About this task | Convert the records below into a JSON list of strings, one string for each caption line, skipping blank lines. Don't include the pictures in your answer.
___ Material to process ___
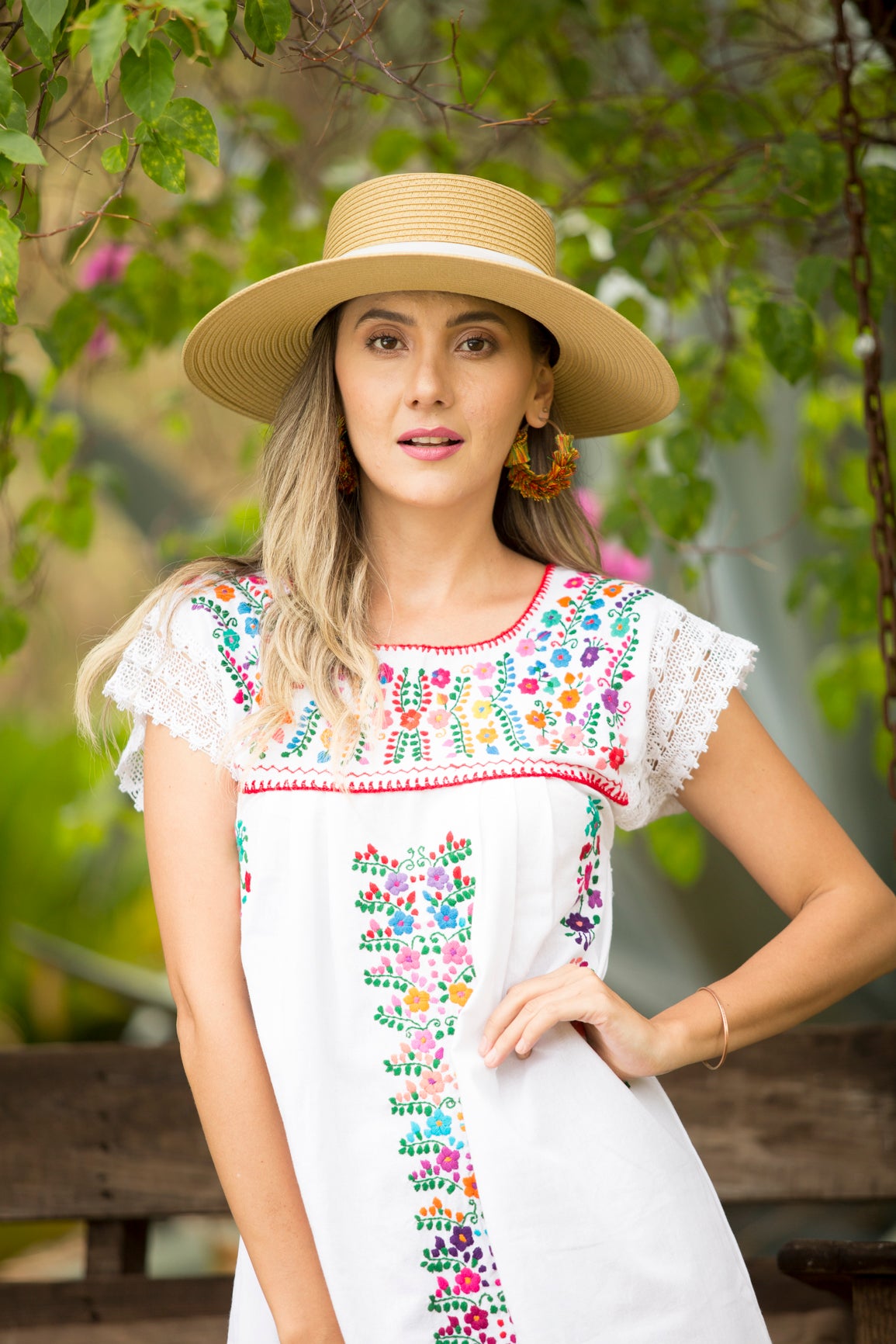 Vestido Artesanal San Antonio Clásico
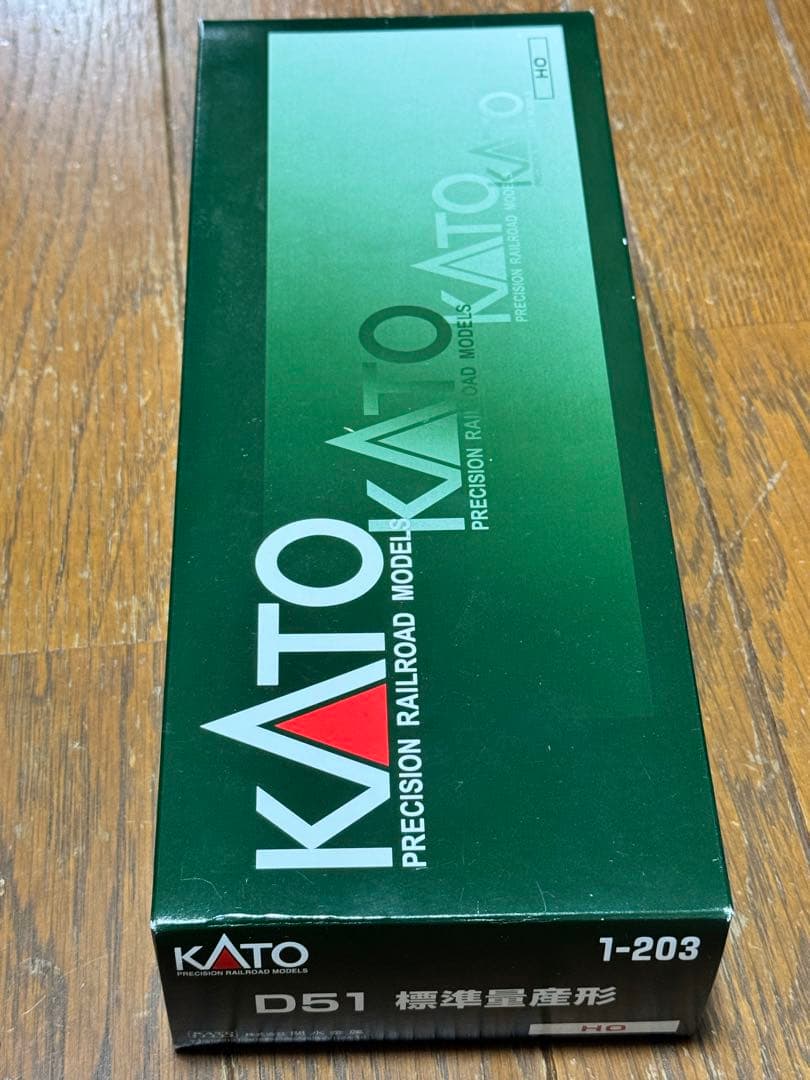 KATO 1-203 D51標準量産形(791号機)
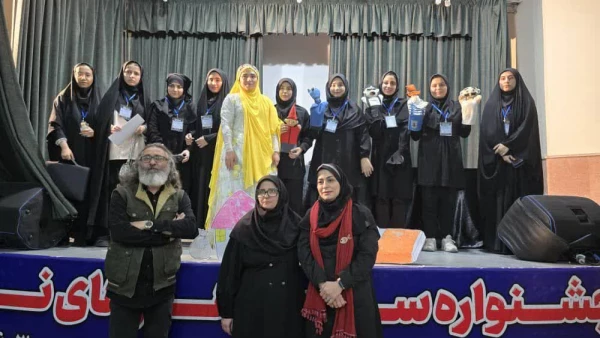اجراهای تئاتر عروسکی دختران در جشنواره سرود و هنرهای نمایشی دزفول- بهمن ماه ۱۴۰۳ 2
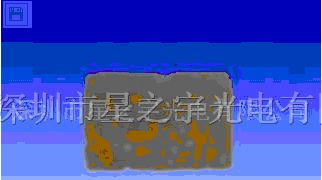 供应鼎元660nm促进植物生长红色LED晶片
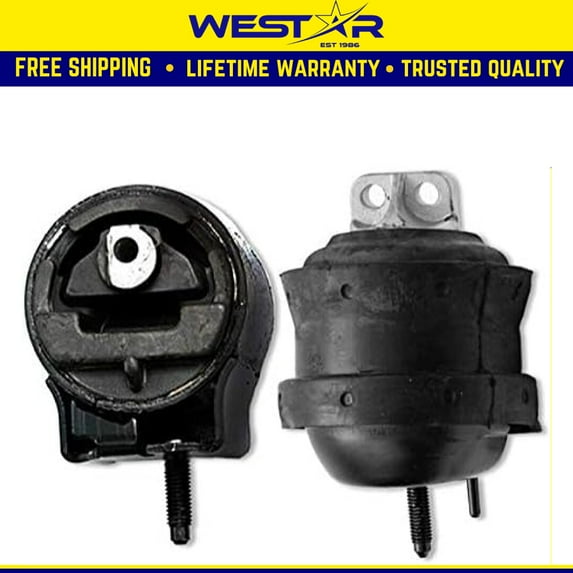 Fits 1996-1999 Ford Taurus/Mercury Sable 3.0L DOHC 24V Motor Mount Set 2pcs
___
Output for this exercise |
[
  " Vestido Artesanal San Antonio Clásico",
  " KATO 1-203 D51標準量産形(791号機)",
  "اجراهای تئاتر عروسکی دختران در جشنواره سرود و هنرهای نمایشی دزفول- بهمن ماه ۱۴۰۳ 2",
  " 供应鼎元660nm促进植物生长红色LED晶片",
  " Fits 1996-1999 Ford Taurus/Mercury Sable 3.0L DOHC 24V Motor Mount Set 2pcs"
]